This is a OPINION PIECE and should be interpreted with CAUTION!
The text is ‘overtly simplified’ for general audience and DOES NOT CLAIM scientific accuracy but is only intended to present easy to understand information.
first published: 24.11.2020
Context: In scientific literature as well as in common news media, there are scattered reports of SARS-CoV-2 ‘reinfection’, mostly experiencing asymptomatic or mild symptoms during the first infection. Meanwhile, there are also reports accumulating for people with prolonged SARS-CoV-2 symptoms, some reporting up to several months since the first diagnosis, and sometimes termed as ‘long-COVID’. Both are clinical manifestations following the SARS-CoV-2 infection and is not well understood at present, partly because the immunology of asymptomatic individuals or symptomatic individuals with mild symptoms (no hospitalization required) is not a priority at the moment.
Observations and Hypothesis: Initial studies show a wide range of SARS-CoV-2 ‘viral-shedding‘ in infected individuals, from a few days to up to several weeks. Although the mechanistic details are unclear, the fact remains that certain proportion of population (probably a small minority) is experiencing a longer period of ‘viral shedding’ (a prolonged period of viral clearance). In principle, such individuals pose a higher risk for themselves (in case of mild- to medium-symptoms, would experience ‘long-COVID’) and others (in case of asymptomatic cases, may infect others without knowing it). In effect, it would mean that a ‘small’ fraction of recovered cases, with or without symptoms (mild-disease), who are able to socialize after 10-14 days of ‘quarantine-period’ BUT without a confirmatory SARS-CoV-2 negative PCR test, has the hallmarks of prolongling the pandemic.

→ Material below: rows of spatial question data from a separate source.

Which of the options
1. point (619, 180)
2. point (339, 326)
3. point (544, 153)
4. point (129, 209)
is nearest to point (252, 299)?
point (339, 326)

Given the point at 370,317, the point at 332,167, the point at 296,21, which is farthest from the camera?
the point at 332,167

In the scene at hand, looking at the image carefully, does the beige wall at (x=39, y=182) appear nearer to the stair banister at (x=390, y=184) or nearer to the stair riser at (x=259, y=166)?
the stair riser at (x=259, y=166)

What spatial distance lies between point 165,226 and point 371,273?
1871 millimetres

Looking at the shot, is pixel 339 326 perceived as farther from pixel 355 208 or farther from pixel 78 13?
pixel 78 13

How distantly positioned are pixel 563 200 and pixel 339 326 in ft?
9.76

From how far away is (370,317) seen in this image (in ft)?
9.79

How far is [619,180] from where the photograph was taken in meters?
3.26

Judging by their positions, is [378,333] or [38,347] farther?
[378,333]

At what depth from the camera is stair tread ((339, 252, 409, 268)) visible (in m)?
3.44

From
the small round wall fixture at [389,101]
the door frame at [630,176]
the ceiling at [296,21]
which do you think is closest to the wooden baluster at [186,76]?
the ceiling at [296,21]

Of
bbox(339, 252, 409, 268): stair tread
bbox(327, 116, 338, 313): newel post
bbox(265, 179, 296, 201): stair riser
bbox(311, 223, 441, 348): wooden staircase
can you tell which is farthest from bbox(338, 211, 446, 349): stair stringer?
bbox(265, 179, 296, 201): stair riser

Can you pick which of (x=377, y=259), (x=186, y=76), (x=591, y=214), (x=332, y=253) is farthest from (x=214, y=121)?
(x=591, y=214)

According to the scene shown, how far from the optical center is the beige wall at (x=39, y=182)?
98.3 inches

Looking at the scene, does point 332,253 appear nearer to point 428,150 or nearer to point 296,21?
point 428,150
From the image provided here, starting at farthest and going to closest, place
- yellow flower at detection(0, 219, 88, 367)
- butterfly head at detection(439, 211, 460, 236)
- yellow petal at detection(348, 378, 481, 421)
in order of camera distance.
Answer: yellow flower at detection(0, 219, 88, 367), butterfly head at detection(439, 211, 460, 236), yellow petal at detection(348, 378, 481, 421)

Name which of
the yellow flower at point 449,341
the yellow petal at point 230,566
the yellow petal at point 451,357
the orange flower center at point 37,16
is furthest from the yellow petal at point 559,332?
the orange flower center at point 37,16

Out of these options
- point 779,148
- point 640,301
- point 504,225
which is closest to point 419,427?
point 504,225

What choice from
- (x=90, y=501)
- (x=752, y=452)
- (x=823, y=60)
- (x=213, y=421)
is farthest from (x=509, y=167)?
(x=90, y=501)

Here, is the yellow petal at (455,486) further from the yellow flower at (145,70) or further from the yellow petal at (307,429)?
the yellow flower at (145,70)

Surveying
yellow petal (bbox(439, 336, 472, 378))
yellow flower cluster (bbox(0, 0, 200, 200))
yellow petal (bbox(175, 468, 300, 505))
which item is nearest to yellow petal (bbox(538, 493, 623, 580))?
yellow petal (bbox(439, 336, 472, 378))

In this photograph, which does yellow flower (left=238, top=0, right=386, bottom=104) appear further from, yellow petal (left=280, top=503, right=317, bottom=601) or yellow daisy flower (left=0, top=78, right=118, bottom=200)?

Coming back to the possibility of a ‘reinfection’, there are probably two major possibilities. First, it is not a ‘true reinfection’ and rather a ‘recurrence or reactivation’ of the primary infection following a waning immune respose and the virus can propagate again. It may be argued that the antibodies are not sufficient to avoid a ‘recurrence or reactivation’ of the infection, it should be appreciated and noted that even if a suboptimal response, antibodies protect against developing severe forms of the COVID-19 disease in these individuals (for severe COVID-19, see section below). The second possibility could be a ‘true reinfection’, which would clinically mean that an another strain of the SARS-CoV-2 infecting an individual for a second time, which could not be recognized by the immune response developed during the first infection. The second possibility although has a very small probability, if true, would have large implications on vaccine development and ‘herd-immunity’.
It may also be important to mention that in case of severe COVID-19 disease, comorbidities (like cardiovascular disease, diabetes and obesity, are most common), immunocompromised or immunosuppressed individuals, age (old versus young), gender (male and female) and genetic factors (like blood groups) also play a role, further complicating a simple and universal solution like a ‘single type’ of vaccine for everyone.
In summary, the individual immune responses during SARS-CoV-2 infection or COVID-19 desease remains varied and largely unknown, and probably the acquired immunity following vaccination would also vary a lot amongst individuals, and consequently further caution in terms of re-opening activities with large gatherings, maintaining interpersonal distance, hygiene measures and post-recovery PCR tests are warranted.